Passage Start Marker
Algorithm Selection for Deep Active Learning with Imbalanced Datasets
This work addresses the challenge of label efficiency in deep learning for practitioners dealing with imbalanced datasets, though it is incremental as it builds on existing active learning methods.
The paper tackles the problem of selecting the best active learning algorithm for a given dataset, proposing TAILOR, an adaptive algorithm selection strategy that achieves accuracy comparable to or better than the best candidate algorithms in multi-class and multi-label applications.
Label efficiency has become an increasingly important objective in deep learning applications. Active learning aims to reduce the number of labeled examples needed to train deep networks, but the empirical performance of active learning algorithms can vary dramatically across datasets and applications. It is difficult to know in advance which active learning strategy will perform well or best in a given application. To address this, we propose the first adaptive algorithm selection strategy for deep active learning. For any unlabeled dataset, our (meta) algorithm TAILOR (Thompson ActIve Learning algORithm selection) iteratively and adaptively chooses among a set of candidate active learning algorithms. TAILOR uses novel reward functions aimed at gathering class-balanced examples. Extensive experiments in multi-class and multi-label applications demonstrate TAILOR's effectiveness in achieving accuracy comparable or better than that of the best of the candidate algorithms. Our implementation of TAILOR is open-sourced at https://github.com/jifanz/TAILOR.
Passage End Marker
Dataset extract Start Marker
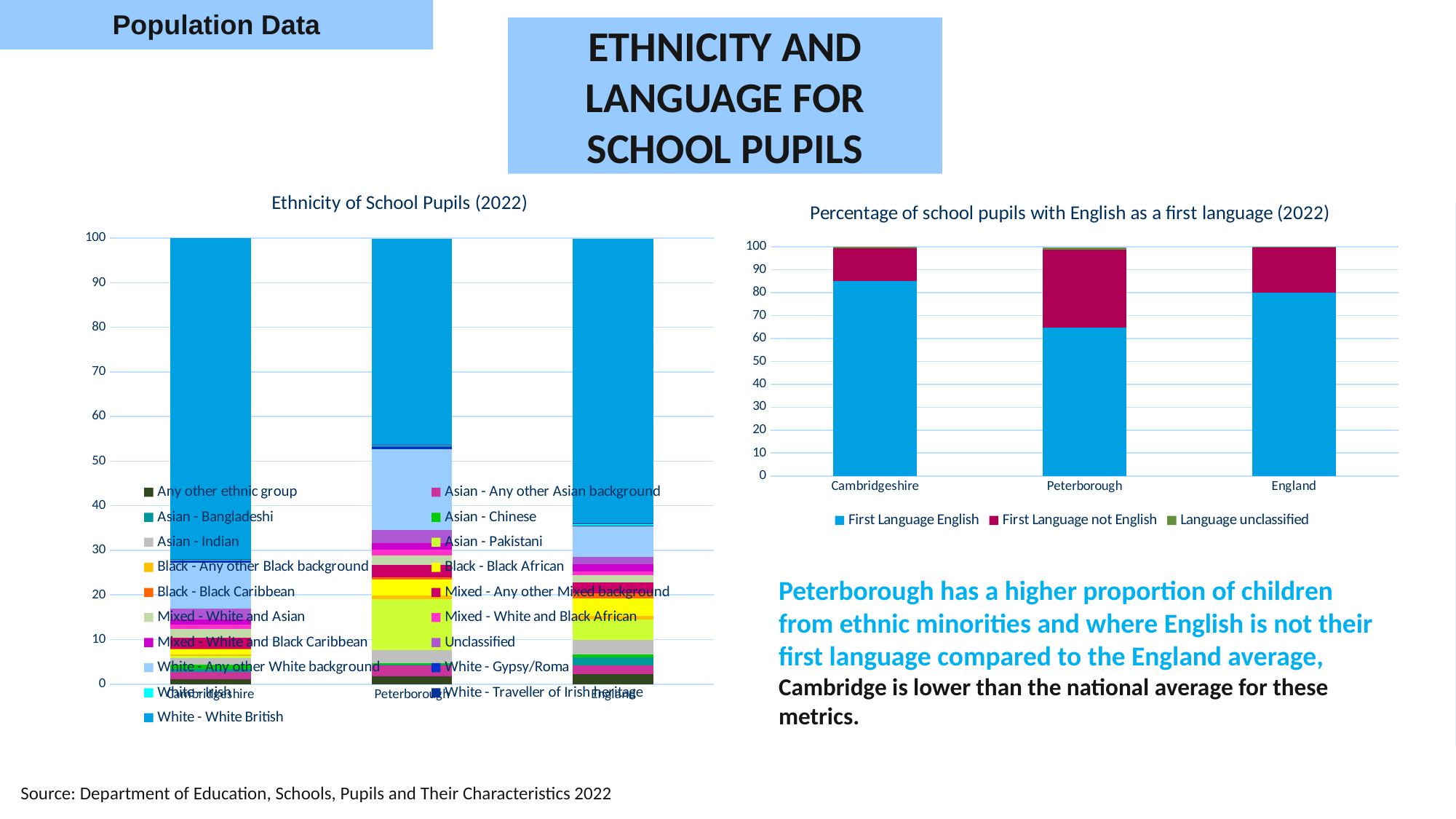
In the 'Ethnicity of School Pupils (2022)' chart, which category has the smallest White - White British segment? Peterborough What type of chart is the 'Percentage of school pupils with English as a first language (2022)' chart? Stacked bar chart In the 'Percentage of school pupils with English as a first language (2022)' chart, which category has the highest value for First Language English? Cambridgeshire In the 'Percentage of school pupils with English as a first language (2022)' chart, which category has the lowest value for First Language English? Peterborough How many categories are shown on the x axis of the 'Ethnicity of School Pupils (2022)' chart? 3 How many series does the legend list in the 'Percentage of school pupils with English as a first language (2022)' chart? 3 What is the title of the chart on the left of the slide? Ethnicity of School Pupils (2022) In the 'Percentage of school pupils with English as a first language (2022)' chart, is the First Language English value for Cambridgeshire greater or less than 80? greater In the 'Ethnicity of School Pupils (2022)' chart, is the White - White British value for Peterborough greater or less than 50? less How many categories are shown on the x axis of the 'Percentage of school pupils with English as a first language (2022)' chart? 3 In the 'Percentage of school pupils with English as a first language (2022)' chart, is the First Language English value for Peterborough greater or less than 70? less In the 'Percentage of school pupils with English as a first language (2022)' chart, which is larger: the First Language not English segment for Peterborough or for Cambridgeshire? Peterborough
Dataset extract End Marker
Questions:
1) Repeat the part of the passage on TAILOR starting with "The paper tackles" and going on through "and multi-label applications.".
2) Translate this sentence from the passage on TAILOR into Spanish: "It is difficult to know in advance which active learning strategy will perform well or best in a given application."
The data plays no part in this work.

Numbered answers:
1)
The paper tackles the problem of selecting the best active learning algorithm for a given dataset, proposing TAILOR, an adaptive algorithm selection strategy that achieves accuracy comparable to or better than the best candidate algorithms in multi-class and multi-label applications.

2) Es difícil saber de antemano qué estrategia de aprendizaje activo funcionará bien o mejor en una aplicación determinada.